» **SOURCE PASSAGE**
[BEGIN]

Key Point of President's Regular Press Conference

Key Point of President's Regular Press Conference

February 2013 Regular Press Conference: President Mizuno's Message

February 26, 2013
Chubu Electric Power Co.,Inc.

  • Today I would like to speak about
  • Electric power supply and demand results for this winter to date
  • Participation in solar power generation project in Thailand

Electric power supply and demand results for this winter to date

(Thanks for energy conservation)

  • First, I want to thank our customers for their cooperation with energy conservation efforts, which have continued again this winter.
  • This winter there were some days that looked very severe in terms of the reserve margin, but we have been able to provide a stable supply of electricity. This is thanks to the energy conservation efforts of our residential and corporate customers, who have been conscientiously turning down the temperature on their air conditioning and turning off unneeded lights.
  • The period requested for energy conservation by the national government lasts until March 29. With apologies for the trouble to our customers, we ask that energy conservation efforts be continued within reasonable bounds.

(Electric power supply and demand results for this winter)

  • Now I would like to talk about supply and demand results for this winter to date.
  • Please look at [Table 2] of “1. Peak Load” in Attachment 1.
  • We estimated the peak load for Chubu Electric Power this winter to be 22.81 GW for the maximum power three-day average and 23.67 GW for the one-time peak load (announced November 6, 2012).
  • This winter's actual peak load results from December 2012 to February 22, 2013 were 22.24 GW for the maximum power three-day average and 22.58 GW for the one-time peak load.
  • As a result, the maximum power three-day average was 570 MW lower than the initial forecast and the one-time peak load was 1.09 GW lower.
  • The peak load for this winter as seen in the Table 2 “maximum power three-day average” and “one-time peak” is based on actual results for February.
  • Temperatures in February have been higher so far than in the previous year, and the weather was not as harsh as in FY2011. In addition, large numbers of our customers, from residential to corporate, cooperated with the energy conservation program, and at present we think these are the primary reasons that actual figures were lower than the forecast.
  • Please look also at the handout information in [Reference 2]. This shows that although there were some days on which the reserve margin fell short of 5% in the actual results, stable operation was maintained on every day within the range of the reserve margin secured for the day. In our view, there has been no problem with supply so far.

(Comparison of demand for FY2010 and the present fiscal year)

  • Next please look at “2. Comparison of demand in FY2010 (December 2010-February 2011) and this winter” in Attachment 1.
  • For the energy conservation impact this winter, a comparison will be made with the FY2010 winter demand from December 2010 to March 2011, before the earthquake.
  • The comparison results cannot be given at this time for the following reasons:
  • The period requested for energy conservation by the national government lasts until March; and
  • Analysis and evaluation of economic influences have not yet been completed.

We will therefore inform you of these results once the data to March has been analyzed and evaluated.

  • Today I will give you a simple comparison using the actual results for electric power demand from December 3 last year to February 22.

[END]

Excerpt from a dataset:

[BEGIN]

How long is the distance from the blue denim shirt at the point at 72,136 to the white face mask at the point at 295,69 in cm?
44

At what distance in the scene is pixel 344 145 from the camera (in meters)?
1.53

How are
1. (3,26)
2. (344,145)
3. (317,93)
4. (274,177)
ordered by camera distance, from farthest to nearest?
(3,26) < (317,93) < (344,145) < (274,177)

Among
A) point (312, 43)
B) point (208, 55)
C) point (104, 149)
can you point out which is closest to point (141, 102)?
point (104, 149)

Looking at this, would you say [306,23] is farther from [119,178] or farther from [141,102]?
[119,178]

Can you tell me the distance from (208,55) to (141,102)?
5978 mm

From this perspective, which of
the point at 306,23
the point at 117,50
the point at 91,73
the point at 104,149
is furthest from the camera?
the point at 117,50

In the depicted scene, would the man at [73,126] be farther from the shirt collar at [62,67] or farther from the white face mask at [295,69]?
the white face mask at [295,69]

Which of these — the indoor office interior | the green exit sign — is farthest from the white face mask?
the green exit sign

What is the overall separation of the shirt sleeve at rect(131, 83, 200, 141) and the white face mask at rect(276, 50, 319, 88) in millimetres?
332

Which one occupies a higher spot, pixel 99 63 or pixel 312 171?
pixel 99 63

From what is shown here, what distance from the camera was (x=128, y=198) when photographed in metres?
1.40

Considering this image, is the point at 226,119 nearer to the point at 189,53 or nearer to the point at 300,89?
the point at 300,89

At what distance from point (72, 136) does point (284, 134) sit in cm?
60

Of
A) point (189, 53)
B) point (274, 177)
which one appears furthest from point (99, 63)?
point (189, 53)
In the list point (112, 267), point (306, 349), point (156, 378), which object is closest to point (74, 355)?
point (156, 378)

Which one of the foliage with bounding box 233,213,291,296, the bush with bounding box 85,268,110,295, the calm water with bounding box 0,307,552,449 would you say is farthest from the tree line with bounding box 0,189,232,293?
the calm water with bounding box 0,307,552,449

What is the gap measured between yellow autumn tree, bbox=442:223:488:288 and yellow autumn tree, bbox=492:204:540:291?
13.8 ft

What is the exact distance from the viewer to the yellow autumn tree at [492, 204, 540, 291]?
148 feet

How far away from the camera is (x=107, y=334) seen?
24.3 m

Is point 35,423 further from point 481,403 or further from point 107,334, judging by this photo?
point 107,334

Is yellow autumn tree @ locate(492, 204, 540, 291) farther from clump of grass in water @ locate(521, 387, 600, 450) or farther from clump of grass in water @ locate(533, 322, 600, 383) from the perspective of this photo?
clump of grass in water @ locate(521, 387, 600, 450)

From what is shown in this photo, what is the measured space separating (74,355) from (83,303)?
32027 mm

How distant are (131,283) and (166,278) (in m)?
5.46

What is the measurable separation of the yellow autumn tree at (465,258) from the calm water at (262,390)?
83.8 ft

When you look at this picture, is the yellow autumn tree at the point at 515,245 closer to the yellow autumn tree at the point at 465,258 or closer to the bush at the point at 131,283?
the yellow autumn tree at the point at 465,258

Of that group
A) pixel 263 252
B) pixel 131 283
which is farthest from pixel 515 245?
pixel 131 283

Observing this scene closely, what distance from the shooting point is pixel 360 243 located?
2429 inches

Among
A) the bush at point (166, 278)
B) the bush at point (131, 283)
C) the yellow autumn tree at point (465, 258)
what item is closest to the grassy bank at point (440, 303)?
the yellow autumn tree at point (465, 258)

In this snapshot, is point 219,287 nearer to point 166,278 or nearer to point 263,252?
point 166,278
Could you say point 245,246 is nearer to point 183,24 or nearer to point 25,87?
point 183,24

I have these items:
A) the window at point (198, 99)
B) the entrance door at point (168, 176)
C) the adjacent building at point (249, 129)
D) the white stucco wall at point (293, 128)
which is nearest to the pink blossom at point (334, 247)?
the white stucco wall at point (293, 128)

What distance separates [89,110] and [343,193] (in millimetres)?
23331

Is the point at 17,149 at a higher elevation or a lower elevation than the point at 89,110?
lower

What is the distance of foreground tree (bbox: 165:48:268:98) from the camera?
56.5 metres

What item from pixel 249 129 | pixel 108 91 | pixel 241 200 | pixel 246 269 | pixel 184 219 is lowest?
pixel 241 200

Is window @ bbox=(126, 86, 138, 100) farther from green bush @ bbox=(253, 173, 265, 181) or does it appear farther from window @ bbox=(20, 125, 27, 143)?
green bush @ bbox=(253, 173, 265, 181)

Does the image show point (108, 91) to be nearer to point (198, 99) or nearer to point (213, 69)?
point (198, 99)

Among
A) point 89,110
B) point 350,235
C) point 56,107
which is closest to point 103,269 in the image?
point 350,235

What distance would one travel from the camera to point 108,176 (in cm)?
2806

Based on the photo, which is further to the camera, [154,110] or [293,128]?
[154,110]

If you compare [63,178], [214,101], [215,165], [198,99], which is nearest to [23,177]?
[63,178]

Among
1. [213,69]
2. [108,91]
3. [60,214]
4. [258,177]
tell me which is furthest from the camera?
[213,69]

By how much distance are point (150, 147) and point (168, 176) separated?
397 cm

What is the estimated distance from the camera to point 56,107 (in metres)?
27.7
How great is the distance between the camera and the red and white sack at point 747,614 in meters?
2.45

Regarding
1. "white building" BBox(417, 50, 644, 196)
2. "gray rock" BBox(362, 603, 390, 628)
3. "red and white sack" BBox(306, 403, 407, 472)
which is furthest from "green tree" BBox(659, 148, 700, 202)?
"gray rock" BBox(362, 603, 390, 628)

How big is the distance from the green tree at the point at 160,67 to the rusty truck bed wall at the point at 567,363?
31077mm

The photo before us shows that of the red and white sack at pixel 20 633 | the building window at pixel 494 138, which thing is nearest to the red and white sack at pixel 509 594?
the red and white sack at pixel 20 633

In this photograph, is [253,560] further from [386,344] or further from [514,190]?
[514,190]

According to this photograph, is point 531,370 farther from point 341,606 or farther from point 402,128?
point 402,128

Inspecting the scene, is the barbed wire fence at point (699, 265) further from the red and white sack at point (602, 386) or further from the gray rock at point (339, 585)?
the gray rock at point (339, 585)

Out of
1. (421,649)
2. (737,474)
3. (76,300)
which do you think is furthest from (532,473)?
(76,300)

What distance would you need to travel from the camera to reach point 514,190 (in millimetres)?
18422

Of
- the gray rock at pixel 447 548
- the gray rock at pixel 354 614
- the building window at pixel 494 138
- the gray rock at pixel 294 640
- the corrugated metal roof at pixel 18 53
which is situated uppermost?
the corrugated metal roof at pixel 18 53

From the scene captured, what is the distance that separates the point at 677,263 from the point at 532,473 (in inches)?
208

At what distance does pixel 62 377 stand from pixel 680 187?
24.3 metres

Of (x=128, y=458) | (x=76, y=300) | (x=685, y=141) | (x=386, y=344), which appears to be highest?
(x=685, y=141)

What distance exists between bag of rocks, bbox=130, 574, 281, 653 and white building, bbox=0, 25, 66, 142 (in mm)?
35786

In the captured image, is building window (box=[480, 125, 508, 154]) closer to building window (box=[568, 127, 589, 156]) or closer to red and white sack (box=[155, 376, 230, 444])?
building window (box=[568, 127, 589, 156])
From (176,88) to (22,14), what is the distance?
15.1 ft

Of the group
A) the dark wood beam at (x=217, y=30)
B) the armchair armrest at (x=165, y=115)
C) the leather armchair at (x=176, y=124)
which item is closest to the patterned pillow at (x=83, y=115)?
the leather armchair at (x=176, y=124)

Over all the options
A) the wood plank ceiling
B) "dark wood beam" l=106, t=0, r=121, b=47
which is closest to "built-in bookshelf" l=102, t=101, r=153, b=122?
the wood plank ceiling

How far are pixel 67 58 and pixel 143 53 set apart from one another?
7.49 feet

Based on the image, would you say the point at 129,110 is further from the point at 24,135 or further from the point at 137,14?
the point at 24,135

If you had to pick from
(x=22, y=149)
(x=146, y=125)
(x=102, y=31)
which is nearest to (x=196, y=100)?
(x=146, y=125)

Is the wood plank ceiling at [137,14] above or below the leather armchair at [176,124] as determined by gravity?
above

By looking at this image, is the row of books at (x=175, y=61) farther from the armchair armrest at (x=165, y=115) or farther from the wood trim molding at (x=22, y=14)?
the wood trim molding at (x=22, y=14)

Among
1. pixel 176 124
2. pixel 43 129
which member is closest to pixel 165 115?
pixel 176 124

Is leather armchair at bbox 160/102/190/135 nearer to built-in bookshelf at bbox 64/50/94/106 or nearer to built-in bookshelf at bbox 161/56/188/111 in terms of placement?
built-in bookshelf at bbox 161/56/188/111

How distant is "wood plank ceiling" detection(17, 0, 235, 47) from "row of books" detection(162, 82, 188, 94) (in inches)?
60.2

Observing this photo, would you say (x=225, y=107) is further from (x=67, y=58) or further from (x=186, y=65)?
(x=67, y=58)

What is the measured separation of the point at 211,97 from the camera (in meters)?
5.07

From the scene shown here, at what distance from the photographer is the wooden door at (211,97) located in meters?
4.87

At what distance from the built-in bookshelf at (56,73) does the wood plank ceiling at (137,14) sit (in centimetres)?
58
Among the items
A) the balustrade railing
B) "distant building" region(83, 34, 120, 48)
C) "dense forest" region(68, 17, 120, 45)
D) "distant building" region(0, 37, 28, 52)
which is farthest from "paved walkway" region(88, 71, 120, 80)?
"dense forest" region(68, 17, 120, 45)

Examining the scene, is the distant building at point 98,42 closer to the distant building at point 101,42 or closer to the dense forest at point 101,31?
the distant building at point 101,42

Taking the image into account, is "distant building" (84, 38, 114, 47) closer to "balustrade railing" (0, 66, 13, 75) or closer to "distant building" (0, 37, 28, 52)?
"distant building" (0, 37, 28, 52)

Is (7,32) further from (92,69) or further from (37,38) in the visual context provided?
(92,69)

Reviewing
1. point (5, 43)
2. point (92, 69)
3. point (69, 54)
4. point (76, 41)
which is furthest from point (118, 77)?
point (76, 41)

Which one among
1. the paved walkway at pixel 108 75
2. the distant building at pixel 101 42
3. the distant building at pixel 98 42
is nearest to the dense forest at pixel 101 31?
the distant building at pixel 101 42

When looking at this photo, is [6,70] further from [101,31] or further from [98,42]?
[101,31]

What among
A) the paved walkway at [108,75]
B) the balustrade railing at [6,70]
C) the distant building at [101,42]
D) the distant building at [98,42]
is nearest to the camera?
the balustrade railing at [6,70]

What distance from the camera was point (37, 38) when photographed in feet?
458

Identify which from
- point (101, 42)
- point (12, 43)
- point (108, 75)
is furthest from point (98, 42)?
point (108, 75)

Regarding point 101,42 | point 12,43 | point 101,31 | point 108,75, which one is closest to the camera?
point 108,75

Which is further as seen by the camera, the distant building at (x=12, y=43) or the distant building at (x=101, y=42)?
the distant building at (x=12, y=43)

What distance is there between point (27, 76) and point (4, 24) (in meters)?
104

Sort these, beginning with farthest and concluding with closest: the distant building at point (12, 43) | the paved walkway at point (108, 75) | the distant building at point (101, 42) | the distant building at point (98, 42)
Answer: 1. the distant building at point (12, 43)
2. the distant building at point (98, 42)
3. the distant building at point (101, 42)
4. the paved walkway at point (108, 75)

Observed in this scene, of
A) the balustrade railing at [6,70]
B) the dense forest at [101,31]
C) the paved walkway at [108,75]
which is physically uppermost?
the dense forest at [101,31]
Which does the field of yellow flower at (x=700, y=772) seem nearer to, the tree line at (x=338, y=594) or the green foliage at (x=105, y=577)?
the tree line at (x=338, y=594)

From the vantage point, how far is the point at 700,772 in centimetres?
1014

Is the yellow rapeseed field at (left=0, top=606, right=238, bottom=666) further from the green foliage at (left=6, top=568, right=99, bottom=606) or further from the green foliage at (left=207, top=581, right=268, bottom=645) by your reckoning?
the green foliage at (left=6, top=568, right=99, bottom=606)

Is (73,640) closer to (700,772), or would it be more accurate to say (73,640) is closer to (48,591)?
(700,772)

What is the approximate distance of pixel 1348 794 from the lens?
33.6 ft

[END]

» **TASK TO CARRY OUT**
Reproduce word for word the stretch of the press conference remarks from "(Thanks for energy" through "within reasonable bounds.".

» **SOLVED EXERCISE**
(Thanks for energy conservation)

  • First, I want to thank our customers for their cooperation with energy conservation efforts, which have continued again this winter.
  • This winter there were some days that looked very severe in terms of the reserve margin, but we have been able to provide a stable supply of electricity. This is thanks to the energy conservation efforts of our residential and corporate customers, who have been conscientiously turning down the temperature on their air conditioning and turning off unneeded lights.
  • The period requested for energy conservation by the national government lasts until March 29. With apologies for the trouble to our customers, we ask that energy conservation efforts be continued within reasonable bounds.